■ **Reto**: Da formato de lista JSON de cadenas a todas las líneas del listado siguiente, con una cadena por línea y sin las líneas en blanco.

■ **Datos de la tarea**:

....

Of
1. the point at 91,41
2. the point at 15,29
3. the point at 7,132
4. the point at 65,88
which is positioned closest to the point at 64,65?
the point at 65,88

....

■ **La solución**:
[
  "Of",
  "1. the point at 91,41",
  "2. the point at 15,29",
  "3. the point at 7,132",
  "4. the point at 65,88",
  "which is positioned closest to the point at 64,65?",
  "the point at 65,88"
]